# Monolithic compacitors



## tylerplyler (Apr 9, 2017)

Any idea on how to refine them. I watched a couple videos on YouTube but mostly were just pictures with no commentary or subtitles. 

I read a few things about doing them. I read about nitric acid. But was wondering if it could be done with hydrochloric. I seen that hydrochloric acid will disolved palladium if it's.grounded finely. 

Now I have tryed putting a few in some AP. The results were my AP turned a dark red when filters I had very fine white sand looking stuff, and some dark gray foils. Any ideas? 

My next question is if the red liquid was disolved palladium how do you turn it back to a power.


----------



## geedigity (Apr 9, 2017)

A search on this forum will result in a better way. I do not dissolve them in acids, well, let me restate that. I remove any tin that may be present as solder first using HCl. Following tin removal, I mix them with Cryolite and borax and melt them up. Then process accordingly.


----------



## jimdoc (Apr 9, 2017)

Spelling capacitors right in the search and head of this thread will help.


----------



## FrugalRefiner (Apr 9, 2017)

Tylerplyler, the preferred method for processing MLCCs is smelting. That's what geedigity described, though he referred to it as melting.

Dave


----------



## tylerplyler (Apr 9, 2017)

Thanks a lot I'll give it a try. I have a few pounds of them and getting sick of them sitting around the house lol. And as far as my spell goes I have a hard time with that , and think it pretty childish to even post on her being a douchebag about things. If if the word was spell wrong u obviously knew what I was talking about and offered no help... So my question jimdoc why even comment on the post?


----------



## jimdoc (Apr 9, 2017)

Because that is what makes the search box work.
With your attitude I don't expect you will be here long.


----------



## FrugalRefiner (Apr 9, 2017)

tylerplyler said:


> And as far as my spell goes I have a hard time with that , and think it pretty childish to even post on her being a douchebag about things. If if the word was spell wrong u obviously knew what I was talking about and offered no help... So my question jimdoc why even comment on the post?

◆ DATA SHOWN ◆
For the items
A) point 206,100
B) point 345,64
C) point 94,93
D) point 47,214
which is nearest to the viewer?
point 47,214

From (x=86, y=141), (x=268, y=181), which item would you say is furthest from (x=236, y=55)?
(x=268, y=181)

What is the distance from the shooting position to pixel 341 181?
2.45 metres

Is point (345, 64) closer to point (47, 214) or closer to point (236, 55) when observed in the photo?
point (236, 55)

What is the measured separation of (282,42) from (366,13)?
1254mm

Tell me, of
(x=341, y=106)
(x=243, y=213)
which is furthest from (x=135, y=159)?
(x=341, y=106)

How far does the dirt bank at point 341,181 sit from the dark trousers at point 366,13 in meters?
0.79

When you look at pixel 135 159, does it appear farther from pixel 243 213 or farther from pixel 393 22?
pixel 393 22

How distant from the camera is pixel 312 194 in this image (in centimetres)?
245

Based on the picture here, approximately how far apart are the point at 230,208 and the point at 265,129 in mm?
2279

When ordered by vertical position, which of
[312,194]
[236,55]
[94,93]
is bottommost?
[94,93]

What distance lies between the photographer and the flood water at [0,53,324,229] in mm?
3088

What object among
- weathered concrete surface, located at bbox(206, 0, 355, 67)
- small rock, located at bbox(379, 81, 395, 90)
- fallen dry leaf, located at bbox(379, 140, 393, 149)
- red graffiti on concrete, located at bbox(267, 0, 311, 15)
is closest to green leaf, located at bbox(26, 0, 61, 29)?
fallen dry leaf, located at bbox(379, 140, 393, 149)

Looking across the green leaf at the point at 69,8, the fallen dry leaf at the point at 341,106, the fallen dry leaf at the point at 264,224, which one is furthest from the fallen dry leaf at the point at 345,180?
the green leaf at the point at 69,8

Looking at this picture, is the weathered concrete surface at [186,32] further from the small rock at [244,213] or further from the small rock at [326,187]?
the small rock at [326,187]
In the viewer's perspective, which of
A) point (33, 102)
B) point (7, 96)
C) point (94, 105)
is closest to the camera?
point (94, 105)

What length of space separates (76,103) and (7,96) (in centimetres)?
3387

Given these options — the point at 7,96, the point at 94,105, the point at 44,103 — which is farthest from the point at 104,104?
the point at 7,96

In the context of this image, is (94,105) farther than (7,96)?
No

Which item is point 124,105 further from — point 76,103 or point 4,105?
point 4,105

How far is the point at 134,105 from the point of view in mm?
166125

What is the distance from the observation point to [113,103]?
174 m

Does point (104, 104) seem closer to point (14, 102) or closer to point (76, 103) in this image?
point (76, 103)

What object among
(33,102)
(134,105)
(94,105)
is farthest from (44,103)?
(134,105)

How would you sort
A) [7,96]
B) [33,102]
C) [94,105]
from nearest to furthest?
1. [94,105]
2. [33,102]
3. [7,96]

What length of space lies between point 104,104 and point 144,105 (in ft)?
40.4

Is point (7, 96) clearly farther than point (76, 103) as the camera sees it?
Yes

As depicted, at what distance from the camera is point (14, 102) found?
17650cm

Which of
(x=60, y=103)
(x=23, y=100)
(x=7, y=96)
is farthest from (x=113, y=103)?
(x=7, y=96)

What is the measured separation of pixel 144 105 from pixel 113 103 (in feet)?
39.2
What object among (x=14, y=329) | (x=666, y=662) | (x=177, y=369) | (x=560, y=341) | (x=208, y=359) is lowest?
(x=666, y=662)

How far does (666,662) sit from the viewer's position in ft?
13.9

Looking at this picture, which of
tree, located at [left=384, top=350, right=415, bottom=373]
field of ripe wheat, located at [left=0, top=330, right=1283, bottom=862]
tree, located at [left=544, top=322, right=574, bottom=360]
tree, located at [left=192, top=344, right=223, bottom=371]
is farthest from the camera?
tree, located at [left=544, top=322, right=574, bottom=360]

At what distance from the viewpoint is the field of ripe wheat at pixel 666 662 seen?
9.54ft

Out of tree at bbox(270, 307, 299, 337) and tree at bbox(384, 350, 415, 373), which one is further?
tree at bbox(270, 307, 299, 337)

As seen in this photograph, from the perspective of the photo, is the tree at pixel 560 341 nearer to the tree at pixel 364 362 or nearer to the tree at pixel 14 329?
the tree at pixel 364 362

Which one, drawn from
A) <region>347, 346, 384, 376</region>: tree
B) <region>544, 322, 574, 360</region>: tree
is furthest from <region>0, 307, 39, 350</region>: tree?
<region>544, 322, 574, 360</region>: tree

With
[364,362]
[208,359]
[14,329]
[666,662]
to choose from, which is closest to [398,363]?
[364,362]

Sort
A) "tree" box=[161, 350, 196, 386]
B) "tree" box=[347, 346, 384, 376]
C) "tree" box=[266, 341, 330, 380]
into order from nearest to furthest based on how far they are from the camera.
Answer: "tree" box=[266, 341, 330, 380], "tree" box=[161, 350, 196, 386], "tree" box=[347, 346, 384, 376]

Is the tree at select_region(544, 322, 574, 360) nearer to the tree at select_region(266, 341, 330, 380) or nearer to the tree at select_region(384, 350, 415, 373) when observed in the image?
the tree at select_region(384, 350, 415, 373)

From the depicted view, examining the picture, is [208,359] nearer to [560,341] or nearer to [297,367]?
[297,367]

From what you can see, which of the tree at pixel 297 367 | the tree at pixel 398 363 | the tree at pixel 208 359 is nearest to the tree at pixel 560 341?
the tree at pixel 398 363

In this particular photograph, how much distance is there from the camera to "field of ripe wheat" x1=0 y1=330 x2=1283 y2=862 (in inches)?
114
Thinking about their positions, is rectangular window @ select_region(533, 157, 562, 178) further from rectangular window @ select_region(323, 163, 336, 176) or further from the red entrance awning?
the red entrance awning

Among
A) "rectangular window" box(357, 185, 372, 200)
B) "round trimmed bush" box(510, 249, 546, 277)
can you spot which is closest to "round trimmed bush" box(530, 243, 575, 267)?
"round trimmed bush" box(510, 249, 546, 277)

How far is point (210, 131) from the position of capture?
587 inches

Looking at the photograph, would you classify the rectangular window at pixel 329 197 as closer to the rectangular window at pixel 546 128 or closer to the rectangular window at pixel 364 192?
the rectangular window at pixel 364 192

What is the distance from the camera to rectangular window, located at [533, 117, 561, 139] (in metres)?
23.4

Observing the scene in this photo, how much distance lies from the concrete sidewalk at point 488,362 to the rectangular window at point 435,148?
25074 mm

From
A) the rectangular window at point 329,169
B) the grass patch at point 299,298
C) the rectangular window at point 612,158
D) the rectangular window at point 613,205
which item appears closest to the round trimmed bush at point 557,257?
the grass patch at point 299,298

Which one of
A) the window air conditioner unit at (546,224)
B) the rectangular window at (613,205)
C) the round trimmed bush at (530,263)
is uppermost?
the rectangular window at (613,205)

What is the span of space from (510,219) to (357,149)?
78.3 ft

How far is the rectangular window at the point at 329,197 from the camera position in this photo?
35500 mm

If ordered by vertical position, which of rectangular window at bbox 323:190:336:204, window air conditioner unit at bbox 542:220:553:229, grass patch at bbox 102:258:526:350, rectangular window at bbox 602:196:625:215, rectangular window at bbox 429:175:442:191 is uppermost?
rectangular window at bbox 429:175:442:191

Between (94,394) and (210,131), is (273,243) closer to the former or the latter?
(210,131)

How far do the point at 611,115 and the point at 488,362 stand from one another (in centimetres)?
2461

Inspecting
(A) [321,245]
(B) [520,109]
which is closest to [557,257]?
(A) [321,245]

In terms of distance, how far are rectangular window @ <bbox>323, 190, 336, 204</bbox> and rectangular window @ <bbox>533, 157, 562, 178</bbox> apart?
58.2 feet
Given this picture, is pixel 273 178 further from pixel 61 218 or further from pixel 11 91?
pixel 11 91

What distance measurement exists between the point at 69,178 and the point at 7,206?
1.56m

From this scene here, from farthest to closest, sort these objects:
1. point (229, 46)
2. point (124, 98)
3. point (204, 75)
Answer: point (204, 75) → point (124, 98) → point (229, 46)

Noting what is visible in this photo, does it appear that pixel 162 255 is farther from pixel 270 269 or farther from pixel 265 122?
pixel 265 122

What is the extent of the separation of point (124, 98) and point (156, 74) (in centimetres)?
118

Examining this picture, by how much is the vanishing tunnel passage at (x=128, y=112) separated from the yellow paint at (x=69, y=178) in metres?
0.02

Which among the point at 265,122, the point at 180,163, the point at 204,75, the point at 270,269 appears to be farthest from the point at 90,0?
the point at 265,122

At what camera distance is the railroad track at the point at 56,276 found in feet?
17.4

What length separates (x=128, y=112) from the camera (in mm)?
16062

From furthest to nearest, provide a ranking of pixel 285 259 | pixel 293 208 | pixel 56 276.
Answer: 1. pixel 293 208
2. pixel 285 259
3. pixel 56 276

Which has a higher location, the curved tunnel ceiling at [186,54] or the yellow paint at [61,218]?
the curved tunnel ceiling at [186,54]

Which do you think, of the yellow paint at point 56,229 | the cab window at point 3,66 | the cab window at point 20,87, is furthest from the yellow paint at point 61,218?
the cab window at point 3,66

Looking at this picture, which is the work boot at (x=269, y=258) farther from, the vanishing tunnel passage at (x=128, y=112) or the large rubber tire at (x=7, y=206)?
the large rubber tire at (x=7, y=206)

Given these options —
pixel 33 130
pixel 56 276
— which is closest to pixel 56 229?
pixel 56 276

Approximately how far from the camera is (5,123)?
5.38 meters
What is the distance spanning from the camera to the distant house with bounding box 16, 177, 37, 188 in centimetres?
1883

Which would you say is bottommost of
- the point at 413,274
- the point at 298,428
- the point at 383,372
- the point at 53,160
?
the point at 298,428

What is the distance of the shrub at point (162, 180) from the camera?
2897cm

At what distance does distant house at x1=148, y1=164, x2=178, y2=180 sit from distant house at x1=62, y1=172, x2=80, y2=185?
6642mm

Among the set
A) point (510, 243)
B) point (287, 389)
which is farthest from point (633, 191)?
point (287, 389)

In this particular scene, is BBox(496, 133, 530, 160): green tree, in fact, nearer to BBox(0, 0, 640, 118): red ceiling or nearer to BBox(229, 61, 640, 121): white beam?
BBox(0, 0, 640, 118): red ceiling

◆ THE REQUEST ◆
Answer these questions from the forum thread about refining capacitors:
1. What color did tylerplyler's AP turn after a few of the capacitors were put in it?
2. What does geedigity use to remove tin solder before mixing the capacitors with cryolite and borax?
3. What does FrugalRefiner call the preferred method for processing MLCCs?

◆ RESULT ◆
1. Dark red.
2. HCl.
3. Smelting.